## [EXCERPT PROVIDED]
________

It’s hard to know what a cassowary egg looks like when the male guarding it round-the-clock is considered one of the world’s most dangerous birds.
However thousands of people following USC Australia’s Twitter account have this week learned that cassowary eggs are a shade of green that would even impress Dr Seuss fans.
Five eggs will be used by USC researcher Clancy Hall to determine the genetic sex of chicks before they hatch, in the hope of supporting more sustainable breeding programs aimed at restoring endangered Southern Cassowary and threatened Coastal Emu numbers in the wild.
First, she tested her “candling” technique on the notoriously thick and opaque shells of emus, by shining a light through a carefully sanded section of egg to take DNA samples. Now she’s trying it on the almost equally large cassowary egg in the 50-day window before they hatch.
“There’s only a handful of pigments present in bird eggs and I think the cassowary has the most brilliant in colour,” said Ms Hall, a PhD Ecology student supervised by Lecturer in Animal Ecology Dr Dominique Potvin.
“I don’t think it is common knowledge that their eggs are a such a chartreuse green. When they are incubating, the males sit tightly and rarely leave them unattended. When approached, they are fiercely protective and formidable, using a 12cm-long middle claw to inflict damage on predators,” Ms Hall said.
A photo, taken by a scientific colleague, of the current clutch of eggs has attracted more than 800 retweets on Twitter, with many comparing them to the iconic eggs from the Game of Thrones TV series.
The cassowary is the world’s third tallest bird (up to 1.8m) and second heaviest at up to 85kg. Believed to be one of the closest living relatives of dinosaurs, it can jump up to two metres high. It is considered a keystone species because it scatters the seeds of fruits across the rainforest floor.
“By learning the gender of emus or cassowary ahead of time, we are able to ethically hatch a desired sex,” Ms Hall said. “This will help maintain sustainable captive breeding populations to act as insurance for their wild counterparts.
“For instance, there are only 40 to 100 Coastal Emus in Central and Northern New South Wales, so this technique could help build a robust captive insurance population to later return to improved areas of wild habitat.”
“For instance, we know the breeding success of captive cassowary improves significantly when females can choose between two males. This technique would allow managers to strategically build a population that gave more males this opportunity,” Ms Hall said.

________

## [RECORD EXCERPTS]
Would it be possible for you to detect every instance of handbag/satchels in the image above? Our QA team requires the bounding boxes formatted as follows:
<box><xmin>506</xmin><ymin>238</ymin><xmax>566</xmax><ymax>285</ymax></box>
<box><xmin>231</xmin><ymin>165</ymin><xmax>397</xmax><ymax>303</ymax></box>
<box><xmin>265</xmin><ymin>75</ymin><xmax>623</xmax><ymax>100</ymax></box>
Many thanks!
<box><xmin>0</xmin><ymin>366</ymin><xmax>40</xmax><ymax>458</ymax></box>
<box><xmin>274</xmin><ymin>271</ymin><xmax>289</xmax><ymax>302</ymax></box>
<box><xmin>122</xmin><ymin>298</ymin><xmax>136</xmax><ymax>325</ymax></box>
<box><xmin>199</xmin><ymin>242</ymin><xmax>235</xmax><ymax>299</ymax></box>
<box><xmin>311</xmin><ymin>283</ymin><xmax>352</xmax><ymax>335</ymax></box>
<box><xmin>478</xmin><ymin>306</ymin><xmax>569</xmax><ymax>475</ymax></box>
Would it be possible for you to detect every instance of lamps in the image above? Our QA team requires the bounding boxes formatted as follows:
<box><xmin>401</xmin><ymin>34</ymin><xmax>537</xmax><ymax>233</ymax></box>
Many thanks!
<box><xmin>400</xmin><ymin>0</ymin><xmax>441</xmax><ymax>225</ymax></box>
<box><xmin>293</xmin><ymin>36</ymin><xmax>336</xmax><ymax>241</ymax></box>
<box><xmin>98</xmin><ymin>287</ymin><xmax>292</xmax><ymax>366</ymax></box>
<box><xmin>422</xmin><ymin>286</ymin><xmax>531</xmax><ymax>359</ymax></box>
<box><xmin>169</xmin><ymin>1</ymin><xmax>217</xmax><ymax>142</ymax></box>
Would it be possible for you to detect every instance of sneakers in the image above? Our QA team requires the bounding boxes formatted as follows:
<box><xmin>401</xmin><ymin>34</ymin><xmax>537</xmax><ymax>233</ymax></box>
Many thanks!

________

## [SET OF TASKS]
1. In the cassowary egg article, substitute "forest floor" for "rainforest floor" and write out the passage from "A photo, taken" to "their wild counterparts.".
2. Using the cassowary egg article, answer these:
(a) How many eggs will Clancy Hall use to determine the genetic sex of chicks?
(b) How long is the middle claw that male cassowaries use against predators?
(c) How many Coastal Emus are there in Central and Northern New South Wales?

## [TASK SOLUTIONS]
1.
A photo, taken by a scientific colleague, of the current clutch of eggs has attracted more than 800 retweets on Twitter, with many comparing them to the iconic eggs from the Game of Thrones TV series.
The cassowary is the world’s third tallest bird (up to 1.8m) and second heaviest at up to 85kg. Believed to be one of the closest living relatives of dinosaurs, it can jump up to two metres high. It is considered a keystone species because it scatters the seeds of fruits across the forest floor.
“By learning the gender of emus or cassowary ahead of time, we are able to ethically hatch a desired sex,” Ms Hall said. “This will help maintain sustainable captive breeding populations to act as insurance for their wild counterparts.

2.
(a) Five.
(b) 12cm.
(c) Only 40 to 100.